**Tasks to perform**
(1) Reproduce the passage of the let-off thread starting with "I don't dislike" and going on through "of a difference...", substituting "limb stops" for each occurrence of "draw stops".
(2) According to the let-off thread, why does Hoosier bowman consider moving the draw stops an unsuitable way to reduce let-off on the Pure? Answer in one to three sentences.

**Page text**
# # #

# What percent let-off are you shooting?



## SEC (Jul 13, 2007)

What percent let-off are you shooting for spots and field?

The reason I am asking is that the high let-off that most bows come with these days just does not feel right and I tend to struggle to get a good hold and release.


----------



## smokin12ring (Dec 4, 2002)

same here if i am not shooting close to 65% i have alot of pin float


----------



## moecarama (May 17, 2005)

Oh, about 70%-73%


----------



## Kade (Jan 11, 2011)

65% or so. A lot of bows have more listed now but I don't know of many that most people would shoot for target that can't be adjusted lower.


----------



## Hoosier bowman (Jan 10, 2010)

My Pures have too much let-off, so I'm selling one for an XLR......

My current XLR is about 65% the way I have it set (I made my own draw stops.....)


----------



## Kade (Jan 11, 2011)

Hoosier bowman said:


> My Pures have too much let-off, so I'm selling one for an XLR......
> 
> My current XLR is about 65% the way I have it set (I made my own draw stops.....)


That makes no sense if you like the Pure. Just move the stops so you get less letoff. Then adjust the draw length. Pretty simple fix really


----------



## Hoosier bowman (Jan 10, 2010)

Kade said:


> That makes no sense if you like the Pure. Just move the stops so you get less letoff. Then adjust the draw length. Pretty simple fix really


I do like the Pure, but I like the XLR better. I prefer smaller cams, longer brace, etc... 

I will still keep one Pure as a hunting bow. I will have two XLR's. One for 3D/Field. One for Spots. 

I don't dislike the Pure. I just want another XLR and I can't afford four bows....



Also, just moving the draw stops doesn't always work. It will change let-off, but also shorten DL. With the XLR it worked fine, but on the Pures it's too big of a difference...


----------



## diesel094 (Apr 14, 2011)

80%


----------



## Kade (Jan 11, 2011)

Hoosier bowman said:


> I do like the Pure, but I like the XLR better. I prefer smaller cams, longer brace, etc...

# # #

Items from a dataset
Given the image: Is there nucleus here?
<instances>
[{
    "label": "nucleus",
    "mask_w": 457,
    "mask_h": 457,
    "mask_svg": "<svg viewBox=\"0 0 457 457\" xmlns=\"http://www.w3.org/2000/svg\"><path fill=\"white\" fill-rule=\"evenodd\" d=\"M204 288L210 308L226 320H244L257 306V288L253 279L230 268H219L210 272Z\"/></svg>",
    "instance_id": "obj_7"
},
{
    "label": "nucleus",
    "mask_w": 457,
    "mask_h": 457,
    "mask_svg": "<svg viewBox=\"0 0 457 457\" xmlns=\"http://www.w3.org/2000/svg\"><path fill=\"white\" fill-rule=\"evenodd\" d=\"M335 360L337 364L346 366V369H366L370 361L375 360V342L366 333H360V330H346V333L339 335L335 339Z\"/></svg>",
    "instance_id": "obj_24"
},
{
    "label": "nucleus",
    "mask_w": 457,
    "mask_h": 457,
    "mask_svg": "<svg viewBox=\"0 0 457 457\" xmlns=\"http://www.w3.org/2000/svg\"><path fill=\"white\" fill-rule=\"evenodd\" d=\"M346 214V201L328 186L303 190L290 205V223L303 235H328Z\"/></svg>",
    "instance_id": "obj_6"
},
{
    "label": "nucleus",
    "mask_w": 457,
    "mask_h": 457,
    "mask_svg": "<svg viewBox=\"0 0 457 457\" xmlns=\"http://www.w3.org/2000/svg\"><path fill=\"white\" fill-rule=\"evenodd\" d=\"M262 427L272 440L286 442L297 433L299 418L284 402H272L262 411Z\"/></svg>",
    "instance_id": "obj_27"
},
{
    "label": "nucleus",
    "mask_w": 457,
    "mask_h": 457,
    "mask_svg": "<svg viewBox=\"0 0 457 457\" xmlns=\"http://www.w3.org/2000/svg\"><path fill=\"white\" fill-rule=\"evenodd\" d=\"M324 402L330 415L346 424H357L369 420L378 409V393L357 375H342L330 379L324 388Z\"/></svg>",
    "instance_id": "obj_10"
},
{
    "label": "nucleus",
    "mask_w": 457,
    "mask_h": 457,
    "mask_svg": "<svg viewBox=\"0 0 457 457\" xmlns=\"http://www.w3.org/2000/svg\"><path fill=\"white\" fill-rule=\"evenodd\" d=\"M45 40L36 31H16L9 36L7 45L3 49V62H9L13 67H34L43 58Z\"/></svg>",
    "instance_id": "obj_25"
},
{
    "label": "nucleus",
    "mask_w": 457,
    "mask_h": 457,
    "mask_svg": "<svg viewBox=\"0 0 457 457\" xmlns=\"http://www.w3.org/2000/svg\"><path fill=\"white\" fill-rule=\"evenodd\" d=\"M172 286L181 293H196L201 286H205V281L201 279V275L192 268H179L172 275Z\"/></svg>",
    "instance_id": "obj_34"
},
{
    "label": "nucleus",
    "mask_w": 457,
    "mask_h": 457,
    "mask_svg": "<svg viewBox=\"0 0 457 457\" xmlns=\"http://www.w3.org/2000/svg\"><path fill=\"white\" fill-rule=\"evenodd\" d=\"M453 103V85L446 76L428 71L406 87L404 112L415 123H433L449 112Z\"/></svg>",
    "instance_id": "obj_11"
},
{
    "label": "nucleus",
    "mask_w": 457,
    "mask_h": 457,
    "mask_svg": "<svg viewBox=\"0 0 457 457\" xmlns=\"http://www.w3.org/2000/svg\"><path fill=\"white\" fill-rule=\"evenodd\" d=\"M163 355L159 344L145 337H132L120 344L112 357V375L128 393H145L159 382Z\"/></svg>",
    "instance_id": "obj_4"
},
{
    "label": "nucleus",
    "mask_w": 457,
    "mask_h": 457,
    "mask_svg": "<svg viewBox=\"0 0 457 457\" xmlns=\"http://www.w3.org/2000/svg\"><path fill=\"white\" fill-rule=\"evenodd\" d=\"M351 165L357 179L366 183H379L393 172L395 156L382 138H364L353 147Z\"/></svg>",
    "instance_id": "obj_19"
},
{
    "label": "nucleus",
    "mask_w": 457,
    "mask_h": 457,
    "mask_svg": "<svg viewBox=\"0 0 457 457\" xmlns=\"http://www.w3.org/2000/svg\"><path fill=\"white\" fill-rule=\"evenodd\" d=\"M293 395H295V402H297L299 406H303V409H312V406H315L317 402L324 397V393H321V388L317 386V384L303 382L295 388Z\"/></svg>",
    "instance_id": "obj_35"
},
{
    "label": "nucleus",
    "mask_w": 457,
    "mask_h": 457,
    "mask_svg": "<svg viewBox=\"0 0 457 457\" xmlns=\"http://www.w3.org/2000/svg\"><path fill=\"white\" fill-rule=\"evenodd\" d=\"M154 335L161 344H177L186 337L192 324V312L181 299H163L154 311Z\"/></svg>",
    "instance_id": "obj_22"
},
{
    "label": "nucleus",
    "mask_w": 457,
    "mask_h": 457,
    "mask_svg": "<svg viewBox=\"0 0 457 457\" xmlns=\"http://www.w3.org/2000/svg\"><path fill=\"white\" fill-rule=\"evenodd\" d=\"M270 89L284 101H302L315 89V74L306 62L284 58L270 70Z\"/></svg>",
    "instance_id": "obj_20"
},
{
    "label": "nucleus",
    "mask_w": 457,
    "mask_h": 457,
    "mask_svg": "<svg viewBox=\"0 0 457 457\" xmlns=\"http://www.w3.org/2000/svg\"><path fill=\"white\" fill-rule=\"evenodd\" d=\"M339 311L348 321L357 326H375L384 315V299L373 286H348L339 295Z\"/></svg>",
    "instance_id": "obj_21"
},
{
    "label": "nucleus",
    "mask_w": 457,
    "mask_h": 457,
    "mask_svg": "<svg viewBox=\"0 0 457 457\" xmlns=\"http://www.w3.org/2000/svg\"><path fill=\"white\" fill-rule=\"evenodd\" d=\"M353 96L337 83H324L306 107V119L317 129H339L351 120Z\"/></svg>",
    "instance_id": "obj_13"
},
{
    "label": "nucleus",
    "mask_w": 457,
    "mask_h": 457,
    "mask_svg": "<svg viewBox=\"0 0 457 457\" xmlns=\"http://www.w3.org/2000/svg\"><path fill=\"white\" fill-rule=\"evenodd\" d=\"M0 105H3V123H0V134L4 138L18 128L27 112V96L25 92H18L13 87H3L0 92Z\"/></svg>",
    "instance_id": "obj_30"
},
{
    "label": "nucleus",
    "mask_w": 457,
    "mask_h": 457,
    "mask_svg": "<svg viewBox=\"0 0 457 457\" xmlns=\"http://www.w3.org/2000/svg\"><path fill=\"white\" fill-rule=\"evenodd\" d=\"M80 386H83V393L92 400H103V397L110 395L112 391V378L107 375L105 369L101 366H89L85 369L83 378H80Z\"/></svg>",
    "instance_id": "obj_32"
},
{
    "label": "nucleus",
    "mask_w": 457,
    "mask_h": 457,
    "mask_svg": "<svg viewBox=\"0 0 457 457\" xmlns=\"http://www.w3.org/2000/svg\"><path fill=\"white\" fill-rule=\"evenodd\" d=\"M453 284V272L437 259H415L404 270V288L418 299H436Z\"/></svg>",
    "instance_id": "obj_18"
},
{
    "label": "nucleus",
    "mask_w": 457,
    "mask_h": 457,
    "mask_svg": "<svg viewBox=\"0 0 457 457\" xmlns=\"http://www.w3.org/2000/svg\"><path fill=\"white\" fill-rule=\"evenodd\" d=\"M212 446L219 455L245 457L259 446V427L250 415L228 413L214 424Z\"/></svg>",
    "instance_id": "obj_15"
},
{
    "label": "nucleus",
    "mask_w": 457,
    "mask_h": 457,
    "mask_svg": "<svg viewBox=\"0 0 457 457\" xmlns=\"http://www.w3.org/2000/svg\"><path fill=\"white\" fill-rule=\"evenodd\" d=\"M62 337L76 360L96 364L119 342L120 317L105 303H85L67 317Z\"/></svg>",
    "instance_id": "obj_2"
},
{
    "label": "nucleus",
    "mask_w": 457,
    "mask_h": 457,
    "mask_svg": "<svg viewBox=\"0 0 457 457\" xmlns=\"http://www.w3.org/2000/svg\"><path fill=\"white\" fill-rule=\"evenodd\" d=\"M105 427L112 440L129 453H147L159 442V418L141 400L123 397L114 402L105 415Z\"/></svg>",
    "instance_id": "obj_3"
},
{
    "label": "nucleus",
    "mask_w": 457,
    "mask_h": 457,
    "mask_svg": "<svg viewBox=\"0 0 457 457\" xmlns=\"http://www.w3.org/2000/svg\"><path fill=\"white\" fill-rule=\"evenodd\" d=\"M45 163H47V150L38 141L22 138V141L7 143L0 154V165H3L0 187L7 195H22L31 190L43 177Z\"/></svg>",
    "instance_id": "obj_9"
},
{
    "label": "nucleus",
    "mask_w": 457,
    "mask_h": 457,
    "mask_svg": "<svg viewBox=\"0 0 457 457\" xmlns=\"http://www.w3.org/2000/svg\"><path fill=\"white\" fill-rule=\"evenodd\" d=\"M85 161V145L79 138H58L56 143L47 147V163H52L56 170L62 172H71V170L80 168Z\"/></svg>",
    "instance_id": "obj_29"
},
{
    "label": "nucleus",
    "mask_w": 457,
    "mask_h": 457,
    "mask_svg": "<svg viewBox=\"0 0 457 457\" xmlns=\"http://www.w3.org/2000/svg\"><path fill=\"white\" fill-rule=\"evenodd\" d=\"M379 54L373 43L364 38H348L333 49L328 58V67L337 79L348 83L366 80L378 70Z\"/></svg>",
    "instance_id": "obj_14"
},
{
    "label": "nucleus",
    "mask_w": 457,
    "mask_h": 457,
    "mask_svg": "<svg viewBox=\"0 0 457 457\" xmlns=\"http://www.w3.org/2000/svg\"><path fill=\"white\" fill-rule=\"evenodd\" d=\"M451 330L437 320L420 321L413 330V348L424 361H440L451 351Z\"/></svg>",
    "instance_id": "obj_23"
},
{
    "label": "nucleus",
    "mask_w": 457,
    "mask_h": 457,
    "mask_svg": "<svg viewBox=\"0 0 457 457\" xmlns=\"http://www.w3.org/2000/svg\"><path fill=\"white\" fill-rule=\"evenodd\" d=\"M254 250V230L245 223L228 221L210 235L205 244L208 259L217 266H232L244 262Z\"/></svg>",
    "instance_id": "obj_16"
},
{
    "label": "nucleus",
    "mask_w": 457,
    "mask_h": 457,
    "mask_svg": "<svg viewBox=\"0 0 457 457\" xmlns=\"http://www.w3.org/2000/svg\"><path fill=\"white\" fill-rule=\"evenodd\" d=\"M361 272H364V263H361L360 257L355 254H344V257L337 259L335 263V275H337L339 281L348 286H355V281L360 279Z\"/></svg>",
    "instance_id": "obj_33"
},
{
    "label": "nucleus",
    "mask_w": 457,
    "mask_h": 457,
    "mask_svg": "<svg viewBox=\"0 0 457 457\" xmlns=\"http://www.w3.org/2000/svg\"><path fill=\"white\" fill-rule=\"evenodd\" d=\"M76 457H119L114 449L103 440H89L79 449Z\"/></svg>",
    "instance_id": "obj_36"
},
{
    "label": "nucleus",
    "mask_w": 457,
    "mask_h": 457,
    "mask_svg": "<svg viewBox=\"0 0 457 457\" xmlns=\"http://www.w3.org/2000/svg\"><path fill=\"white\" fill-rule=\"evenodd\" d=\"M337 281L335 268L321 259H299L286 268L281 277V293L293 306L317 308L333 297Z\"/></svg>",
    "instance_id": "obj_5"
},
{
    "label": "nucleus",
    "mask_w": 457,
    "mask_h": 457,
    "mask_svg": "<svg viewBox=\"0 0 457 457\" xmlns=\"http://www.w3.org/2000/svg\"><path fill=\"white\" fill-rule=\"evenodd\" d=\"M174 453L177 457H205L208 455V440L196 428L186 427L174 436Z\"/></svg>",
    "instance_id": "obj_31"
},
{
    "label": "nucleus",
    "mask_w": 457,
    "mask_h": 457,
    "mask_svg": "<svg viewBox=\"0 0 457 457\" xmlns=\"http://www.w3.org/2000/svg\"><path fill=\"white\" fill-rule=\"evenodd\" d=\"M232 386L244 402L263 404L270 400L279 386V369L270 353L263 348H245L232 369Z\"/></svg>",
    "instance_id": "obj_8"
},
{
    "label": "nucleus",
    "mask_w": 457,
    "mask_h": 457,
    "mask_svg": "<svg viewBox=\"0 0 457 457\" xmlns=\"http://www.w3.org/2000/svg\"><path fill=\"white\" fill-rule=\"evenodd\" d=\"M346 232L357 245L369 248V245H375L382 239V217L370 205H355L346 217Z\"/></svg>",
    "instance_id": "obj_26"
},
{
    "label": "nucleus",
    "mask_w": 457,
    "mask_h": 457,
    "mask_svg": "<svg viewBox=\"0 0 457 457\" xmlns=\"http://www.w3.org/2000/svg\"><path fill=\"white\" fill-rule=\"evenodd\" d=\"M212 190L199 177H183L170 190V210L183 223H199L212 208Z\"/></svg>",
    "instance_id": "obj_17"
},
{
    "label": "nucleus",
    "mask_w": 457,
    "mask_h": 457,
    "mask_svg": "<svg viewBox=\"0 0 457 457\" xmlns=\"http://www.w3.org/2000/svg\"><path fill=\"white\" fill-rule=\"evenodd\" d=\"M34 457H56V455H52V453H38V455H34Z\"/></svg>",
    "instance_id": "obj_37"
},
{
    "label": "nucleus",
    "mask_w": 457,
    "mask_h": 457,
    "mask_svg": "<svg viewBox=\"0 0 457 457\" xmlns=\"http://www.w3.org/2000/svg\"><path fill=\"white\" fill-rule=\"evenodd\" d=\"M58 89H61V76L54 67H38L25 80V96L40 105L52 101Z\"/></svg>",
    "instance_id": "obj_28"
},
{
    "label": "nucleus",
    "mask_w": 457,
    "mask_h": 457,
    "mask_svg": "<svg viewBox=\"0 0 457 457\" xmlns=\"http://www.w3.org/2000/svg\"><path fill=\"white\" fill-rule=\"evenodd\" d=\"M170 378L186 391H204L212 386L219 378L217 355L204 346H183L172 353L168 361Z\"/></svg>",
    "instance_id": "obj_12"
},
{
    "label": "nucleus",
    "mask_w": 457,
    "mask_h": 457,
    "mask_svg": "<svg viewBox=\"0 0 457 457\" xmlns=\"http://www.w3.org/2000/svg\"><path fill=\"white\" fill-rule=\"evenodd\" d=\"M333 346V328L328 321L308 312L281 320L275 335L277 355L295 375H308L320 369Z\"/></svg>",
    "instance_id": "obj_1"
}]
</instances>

# # #

**Task-by-task solutions**
(1)
I don't dislike the Pure. I just want another XLR and I can't afford four bows....



Also, just moving the limb stops doesn't always work. It will change let-off, but also shorten DL. With the XLR it worked fine, but on the Pures it's too big of a difference...

(2) Moving the draw stops changes let-off but also shortens draw length. That worked fine on the XLR, but on the Pures the difference is too big.